** begin Source text **

Good Monty Python Reference!
You Rule!


----------



## Master of Blades (Mar 13, 2003)

Actually....I believe it is me......who rules


----------



## Rich Parsons (Mar 13, 2003)

> _Originally posted by PAUL _
> *Good Monty Python Reference!
> You Rule!  *



Chaos Started it. (* even if he did not mean to *) I just followed


----------



## Rich Parsons (Mar 13, 2003)

> _Originally posted by Master of Blades _
> *Actually....I believe it is me......who rules  *




MOB Drools


Cats Rule!


----------



## JDenz (Mar 13, 2003)

No one knows there air speed, so they can't guarantee timely delivery


----------



## Chaos (Mar 13, 2003)

A one ounce bird can not carry an eight ounce coconut!


----------



## Master of Blades (Mar 14, 2003)

> _Originally posted by Rich Parsons _
> *MOB rules!!!!!!
> 
> 
> ...



Why thankyou, I do say so myself


----------



## Mickey (Mar 14, 2003)

> _Originally posted by Master of Blades _
> *Why thankyou, I do say so myself  *





I have seen the exchange between you two, and I believe that you have cheated young MOB. You have actually changed the word(s) written by Rich Parsons.

Better luck next time!
 
:asian:


----------



## Master of Blades (Mar 14, 2003)

> _Originally posted by Mickey _
> *I have seen the exchange between you two, and I believe that you have cheated young MOB. You have actually changed the word(s) written by Rich Parsons.
> 
> Better luck next time!
> ...



:rofl: :rofl: :rofl:


----------



## Rich Parsons (Mar 14, 2003)

> _Originally posted by Mickey _
> *I have seen the exchange between you two, and I believe that you have cheated young MOB. You have actually changed the word(s) written by Rich Parsons.
> 
> Better luck next time!
> ...




I agree


----------

** end Source text **

Problems to work on:
**A.** Write down the forum thread's text from "## JDenz (Mar" up to and including "eight ounce coconut!".
**B.** According to Chaos in the forum thread, what can a one ounce bird not carry?
The listing after the forum thread comes from a different source.

** begin Dataset excerpt **

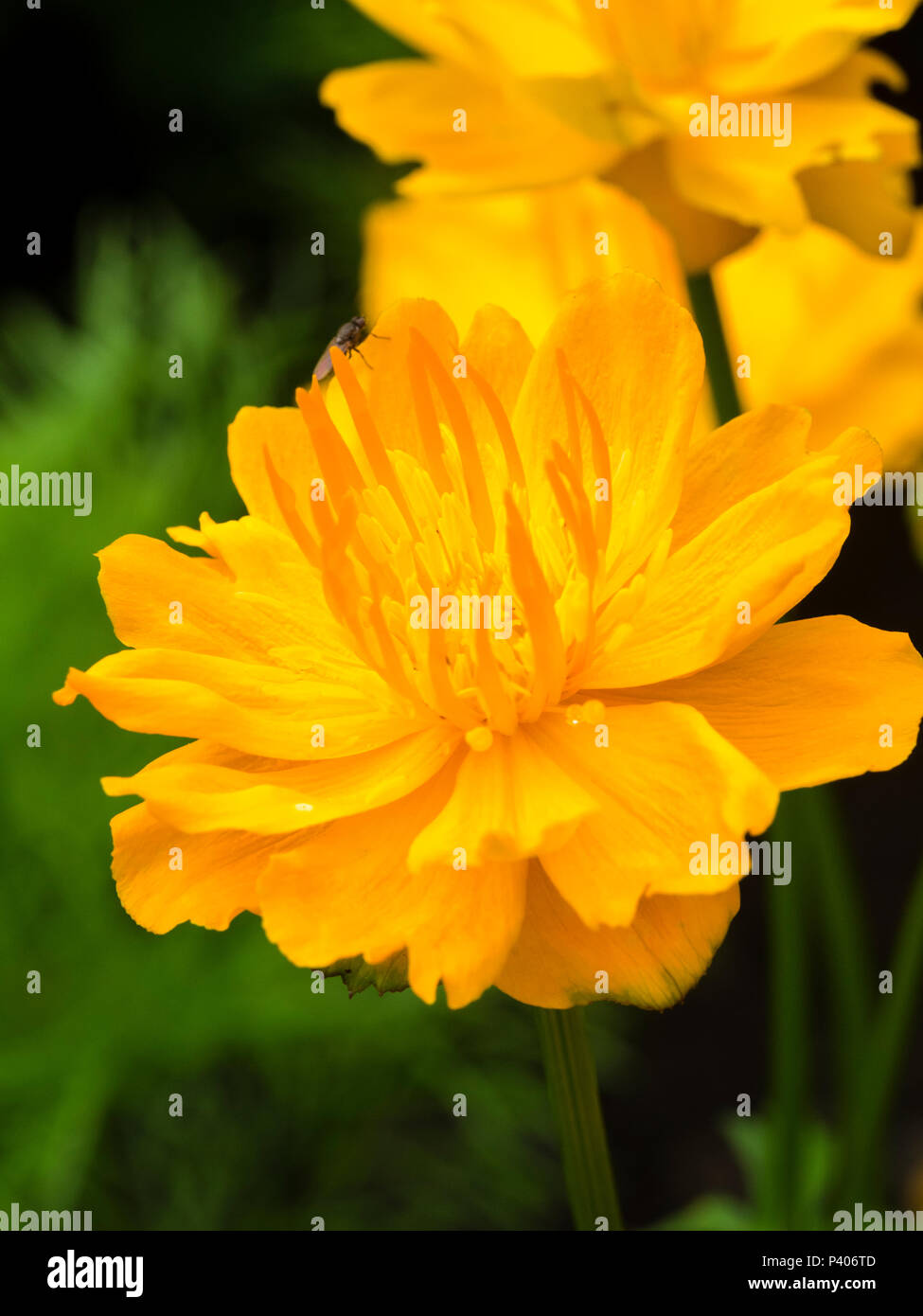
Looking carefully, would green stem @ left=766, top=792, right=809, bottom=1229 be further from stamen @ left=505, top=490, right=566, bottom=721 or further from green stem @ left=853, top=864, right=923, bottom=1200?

** end Dataset excerpt **

Responses per task:
**A.**
## JDenz (Mar 13, 2003)

No one knows there air speed, so they can't guarantee timely delivery


----------



## Chaos (Mar 13, 2003)

A one ounce bird can not carry an eight ounce coconut!

**B.** An eight ounce coconut.